### Extract

I know I’ve already written one of these, but so much has happened in both Emma’s journey and mine since I wrote my first letter to her that I needed to write something new. This is also felt like the right way to say goodbye to a character who has meant so much to me. If you’re interested in writing a letter like this one to a female character who’s inspired you, this post has all the details about The Fan Mail Project! And if you’ve already written a letter to Emma (or any other character) but want to change any part of it, you can always send me an edited version at nerdygirlnotes@gmail.com!

once-upon-time601

Source: ibtimes.com

Dear Emma,

As I watched you and your husband step toward a portal to return home to live a happy life with your growing family, it hit me…

This might be the last thing I ever write about you.

I’ve written thousands of words about you over some of the most tumultuous years of my 20s, and as I approach this last post, I keep thinking about what could possibly sum up the journey we’ve been on together for more than half a decade.

### Available data
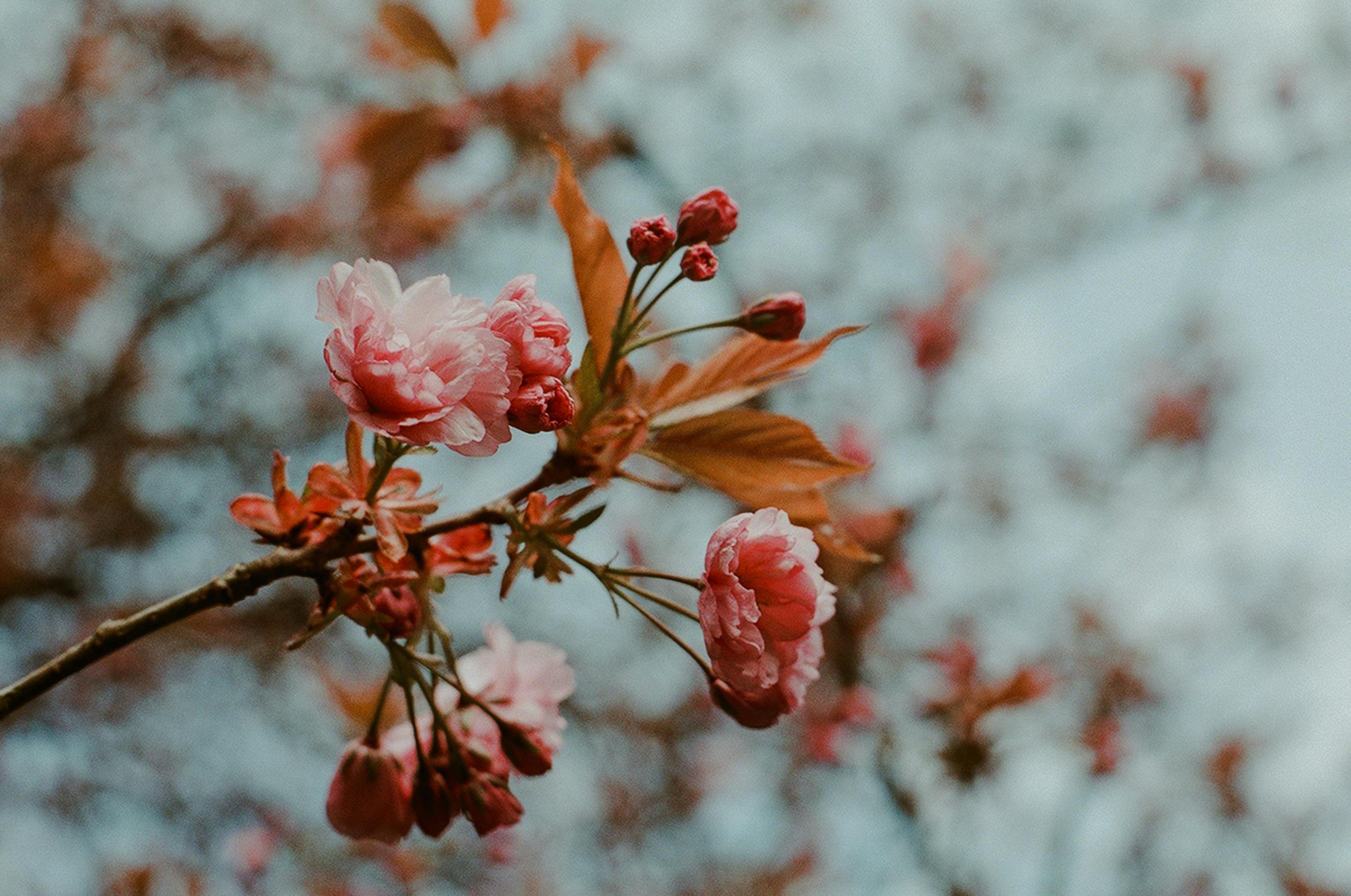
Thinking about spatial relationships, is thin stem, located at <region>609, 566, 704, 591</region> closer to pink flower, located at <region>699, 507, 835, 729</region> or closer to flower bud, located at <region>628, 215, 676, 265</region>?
pink flower, located at <region>699, 507, 835, 729</region>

### Complete the following
• A. According to the fan letter to Emma, why did the writer write a second letter to Emma rather than rely on the first one?
• B. Answer these questions from the fan letter to Emma:
(i) To what email address can an edited version of a letter be sent?
(ii) What are Emma and her husband stepping toward as the writer watches?
(iii) How long does the writer say the journey with Emma has lasted?
• C. In the fan letter to Emma, rewrite the paragraph beginning "I know I’ve already written one of these" as a short bulleted list that keeps its main facts.

### Responses per task
• A. So much had happened in both Emma's journey and the writer's own since the first letter that the writer needed to write something new. The writer also felt that a new letter was the right way to say goodbye to a character who had meant a great deal to them.

• B.
(i) nerdygirlnotes@gmail.com
(ii) A portal to return home and live a happy life with their growing family.
(iii) More than half a decade.

• C.
- The writer has already written one letter to Emma. So much has changed in both Emma's journey and the writer's own since then that a new letter was needed.
- This letter also serves as the writer's goodbye to a character who has meant a great deal to them.
- Readers who want to write a similar letter to a female character who has inspired them can find full details of The Fan Mail Project in a post.
- Anyone who has already written to Emma or another character and wants to change the letter can send an edited version to nerdygirlnotes@gmail.com.